Johnson was joined by scientific experts in a press briefing.

Chief scientific adviser Sir Patrick Vallance added cancelling sporting events is not a 'major way to tackle this epidemic'.

'Of course there is a risk,' he said. 'But on average one person infects two or three others.

'You therefore have a very low probability of infecting a large number of people in a stadium, or a rather higher probability of infecting people very close to you, and that means most of the transmission tends to takes place with friends and colleagues in close environments, not in the big environments.

'It is true that any cancellations of things can have some effect (but) if you then get a displacement activity, when everyone congregates somewhere else, you may have perversely an increased risk, particularly in an indoors environment.

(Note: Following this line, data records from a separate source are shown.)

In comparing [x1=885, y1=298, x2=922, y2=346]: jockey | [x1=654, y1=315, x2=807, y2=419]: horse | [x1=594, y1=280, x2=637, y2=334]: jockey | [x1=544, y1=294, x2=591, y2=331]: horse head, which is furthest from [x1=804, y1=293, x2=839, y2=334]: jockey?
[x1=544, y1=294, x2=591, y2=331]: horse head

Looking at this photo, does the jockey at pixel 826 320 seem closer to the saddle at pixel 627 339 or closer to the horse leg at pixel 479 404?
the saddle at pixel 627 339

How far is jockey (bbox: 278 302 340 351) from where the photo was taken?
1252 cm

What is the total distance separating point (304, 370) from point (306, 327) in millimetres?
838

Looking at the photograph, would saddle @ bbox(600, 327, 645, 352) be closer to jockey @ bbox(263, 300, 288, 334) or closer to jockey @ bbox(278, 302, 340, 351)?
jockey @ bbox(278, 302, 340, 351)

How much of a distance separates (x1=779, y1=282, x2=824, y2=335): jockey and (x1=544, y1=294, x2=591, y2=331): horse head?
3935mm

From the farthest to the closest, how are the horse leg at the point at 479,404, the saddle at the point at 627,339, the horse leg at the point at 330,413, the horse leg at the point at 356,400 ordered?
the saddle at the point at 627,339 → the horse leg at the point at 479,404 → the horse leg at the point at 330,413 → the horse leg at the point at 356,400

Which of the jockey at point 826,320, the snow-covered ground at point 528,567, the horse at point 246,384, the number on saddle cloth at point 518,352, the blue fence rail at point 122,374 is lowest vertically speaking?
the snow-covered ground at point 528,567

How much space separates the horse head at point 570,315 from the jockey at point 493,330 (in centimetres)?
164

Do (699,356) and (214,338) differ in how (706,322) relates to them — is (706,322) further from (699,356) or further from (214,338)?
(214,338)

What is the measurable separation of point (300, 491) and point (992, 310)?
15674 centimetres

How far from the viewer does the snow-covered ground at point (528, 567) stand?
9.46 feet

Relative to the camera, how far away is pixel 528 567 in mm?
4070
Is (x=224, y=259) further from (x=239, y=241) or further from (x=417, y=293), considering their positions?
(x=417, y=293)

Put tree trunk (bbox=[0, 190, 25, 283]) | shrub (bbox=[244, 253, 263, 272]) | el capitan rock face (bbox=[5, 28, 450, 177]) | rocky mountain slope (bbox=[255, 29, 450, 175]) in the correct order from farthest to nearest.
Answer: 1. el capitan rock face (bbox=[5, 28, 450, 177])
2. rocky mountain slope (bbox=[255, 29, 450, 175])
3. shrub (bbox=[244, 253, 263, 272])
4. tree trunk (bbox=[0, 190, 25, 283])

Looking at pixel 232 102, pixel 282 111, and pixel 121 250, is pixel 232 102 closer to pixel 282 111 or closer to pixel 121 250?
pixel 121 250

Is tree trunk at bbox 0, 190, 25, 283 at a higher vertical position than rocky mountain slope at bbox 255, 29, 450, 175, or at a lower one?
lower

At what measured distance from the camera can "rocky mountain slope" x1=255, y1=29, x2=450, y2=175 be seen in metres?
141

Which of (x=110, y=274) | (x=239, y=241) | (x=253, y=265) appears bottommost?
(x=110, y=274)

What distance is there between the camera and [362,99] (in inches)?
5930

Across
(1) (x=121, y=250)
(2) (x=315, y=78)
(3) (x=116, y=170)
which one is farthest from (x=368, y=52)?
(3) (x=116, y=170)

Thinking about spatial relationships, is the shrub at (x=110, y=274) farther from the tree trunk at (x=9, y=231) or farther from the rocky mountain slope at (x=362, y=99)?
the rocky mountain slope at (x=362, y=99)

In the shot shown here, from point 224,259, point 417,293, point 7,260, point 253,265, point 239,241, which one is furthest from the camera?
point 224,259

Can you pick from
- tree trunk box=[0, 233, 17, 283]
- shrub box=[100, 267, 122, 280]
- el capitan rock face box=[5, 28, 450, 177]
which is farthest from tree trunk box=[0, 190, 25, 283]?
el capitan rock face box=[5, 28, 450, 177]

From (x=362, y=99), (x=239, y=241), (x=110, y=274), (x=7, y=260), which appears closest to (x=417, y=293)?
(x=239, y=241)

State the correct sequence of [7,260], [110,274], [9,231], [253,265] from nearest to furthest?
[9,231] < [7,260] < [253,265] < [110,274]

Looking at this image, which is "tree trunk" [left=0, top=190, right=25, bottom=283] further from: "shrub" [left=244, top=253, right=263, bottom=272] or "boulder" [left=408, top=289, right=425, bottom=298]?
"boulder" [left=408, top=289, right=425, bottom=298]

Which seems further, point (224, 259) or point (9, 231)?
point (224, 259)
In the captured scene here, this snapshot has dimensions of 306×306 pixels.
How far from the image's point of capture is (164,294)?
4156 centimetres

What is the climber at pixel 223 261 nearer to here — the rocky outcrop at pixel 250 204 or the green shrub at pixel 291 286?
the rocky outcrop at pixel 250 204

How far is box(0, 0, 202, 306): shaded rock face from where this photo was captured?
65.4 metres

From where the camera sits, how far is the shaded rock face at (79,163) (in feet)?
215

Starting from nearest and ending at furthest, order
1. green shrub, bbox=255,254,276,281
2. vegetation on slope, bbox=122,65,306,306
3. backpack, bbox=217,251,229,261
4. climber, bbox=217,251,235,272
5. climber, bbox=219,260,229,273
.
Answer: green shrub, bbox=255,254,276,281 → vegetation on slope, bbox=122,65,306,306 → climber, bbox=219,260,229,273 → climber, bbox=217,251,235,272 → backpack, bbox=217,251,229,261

'So it doesn't mean you should at some point make the decision for the resilience point that has been discussed, but this is not a major way to tackle this epidemic.

'The major ways are to try and reduce and delay the transmission across households and people who have become infected and that why that is the concentration of the first actions.'

Top flight football in Spain, Italy, Portugal, the Netherlands and the United States has been suspended amid the outbreak.

Manchester City's Champions League last-16 second leg tie against Real Madrid, due to take place on Tuesday, has been postponed.

The Madrid players are now in isolation after a Real Madrid basketball player tested positive for Covid-19. The two clubs share some of the same training facilities in Madrid.

Meanwhile European football's governing body Uefa has called an emergency meeting for Tuesday in which the possibility of postponing Euro 2020 by one year is set to be discussed.